Exercise prompt: For each line below that holds the word "Zealand", make a copy.

*** Opening of Data listing ***

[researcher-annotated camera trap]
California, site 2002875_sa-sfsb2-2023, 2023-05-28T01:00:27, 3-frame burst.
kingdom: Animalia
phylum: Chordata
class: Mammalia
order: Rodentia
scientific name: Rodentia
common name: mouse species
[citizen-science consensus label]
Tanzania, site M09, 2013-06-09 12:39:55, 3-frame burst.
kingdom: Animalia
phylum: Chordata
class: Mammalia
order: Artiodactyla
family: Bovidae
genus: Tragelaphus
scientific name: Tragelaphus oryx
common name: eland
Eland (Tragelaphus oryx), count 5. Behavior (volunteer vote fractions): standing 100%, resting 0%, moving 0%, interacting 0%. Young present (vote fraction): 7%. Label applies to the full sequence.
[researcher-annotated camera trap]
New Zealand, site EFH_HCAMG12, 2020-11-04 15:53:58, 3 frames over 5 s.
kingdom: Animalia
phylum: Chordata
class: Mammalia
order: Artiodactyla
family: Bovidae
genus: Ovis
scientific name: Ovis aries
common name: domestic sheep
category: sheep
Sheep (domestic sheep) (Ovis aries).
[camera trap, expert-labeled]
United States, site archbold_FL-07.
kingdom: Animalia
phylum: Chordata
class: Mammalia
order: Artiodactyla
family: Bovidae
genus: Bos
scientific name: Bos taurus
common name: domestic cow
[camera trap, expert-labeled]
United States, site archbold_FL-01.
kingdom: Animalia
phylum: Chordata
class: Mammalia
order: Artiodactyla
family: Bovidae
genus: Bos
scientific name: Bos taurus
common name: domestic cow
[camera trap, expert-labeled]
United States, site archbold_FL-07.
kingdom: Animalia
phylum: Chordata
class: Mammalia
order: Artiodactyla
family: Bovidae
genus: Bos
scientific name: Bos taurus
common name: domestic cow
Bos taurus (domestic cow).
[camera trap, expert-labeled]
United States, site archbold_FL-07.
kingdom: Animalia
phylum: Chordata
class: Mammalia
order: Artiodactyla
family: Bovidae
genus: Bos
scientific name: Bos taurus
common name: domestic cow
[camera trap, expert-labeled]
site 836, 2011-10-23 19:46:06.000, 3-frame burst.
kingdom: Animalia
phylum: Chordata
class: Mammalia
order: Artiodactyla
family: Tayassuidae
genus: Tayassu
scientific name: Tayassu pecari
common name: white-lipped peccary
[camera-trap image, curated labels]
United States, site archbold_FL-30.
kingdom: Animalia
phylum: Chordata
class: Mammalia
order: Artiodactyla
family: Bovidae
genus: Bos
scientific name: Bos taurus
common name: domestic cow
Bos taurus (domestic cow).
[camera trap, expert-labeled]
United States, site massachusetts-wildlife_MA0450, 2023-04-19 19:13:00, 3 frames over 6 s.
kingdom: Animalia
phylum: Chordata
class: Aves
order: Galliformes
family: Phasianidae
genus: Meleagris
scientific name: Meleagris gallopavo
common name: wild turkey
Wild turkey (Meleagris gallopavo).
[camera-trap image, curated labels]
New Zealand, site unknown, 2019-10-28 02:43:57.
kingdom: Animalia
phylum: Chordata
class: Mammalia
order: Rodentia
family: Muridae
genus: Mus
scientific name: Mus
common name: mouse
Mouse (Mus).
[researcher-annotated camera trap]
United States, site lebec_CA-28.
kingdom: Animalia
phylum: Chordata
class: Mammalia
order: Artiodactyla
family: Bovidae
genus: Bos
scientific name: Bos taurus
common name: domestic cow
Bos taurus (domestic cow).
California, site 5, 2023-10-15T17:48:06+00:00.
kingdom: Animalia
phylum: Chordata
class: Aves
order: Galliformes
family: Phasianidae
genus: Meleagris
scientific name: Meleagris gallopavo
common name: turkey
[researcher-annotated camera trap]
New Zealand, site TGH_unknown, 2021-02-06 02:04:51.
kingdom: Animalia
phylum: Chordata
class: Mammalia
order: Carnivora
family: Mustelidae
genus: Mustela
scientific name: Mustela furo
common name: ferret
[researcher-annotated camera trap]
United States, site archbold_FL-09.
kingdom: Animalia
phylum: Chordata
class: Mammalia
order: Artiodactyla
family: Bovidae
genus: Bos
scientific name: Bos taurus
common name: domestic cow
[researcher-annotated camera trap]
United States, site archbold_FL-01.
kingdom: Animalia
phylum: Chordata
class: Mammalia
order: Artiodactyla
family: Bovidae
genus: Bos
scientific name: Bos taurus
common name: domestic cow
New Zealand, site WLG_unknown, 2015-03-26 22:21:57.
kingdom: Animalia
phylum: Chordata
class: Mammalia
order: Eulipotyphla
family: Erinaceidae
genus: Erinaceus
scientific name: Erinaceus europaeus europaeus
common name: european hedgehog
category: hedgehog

*** Close of Data listing ***

Result for this task:
New Zealand, site EFH_HCAMG12, 2020-11-04 15:53:58, 3 frames over 5 s.
New Zealand, site unknown, 2019-10-28 02:43:57.
New Zealand, site TGH_unknown, 2021-02-06 02:04:51.
New Zealand, site WLG_unknown, 2015-03-26 22:21:57.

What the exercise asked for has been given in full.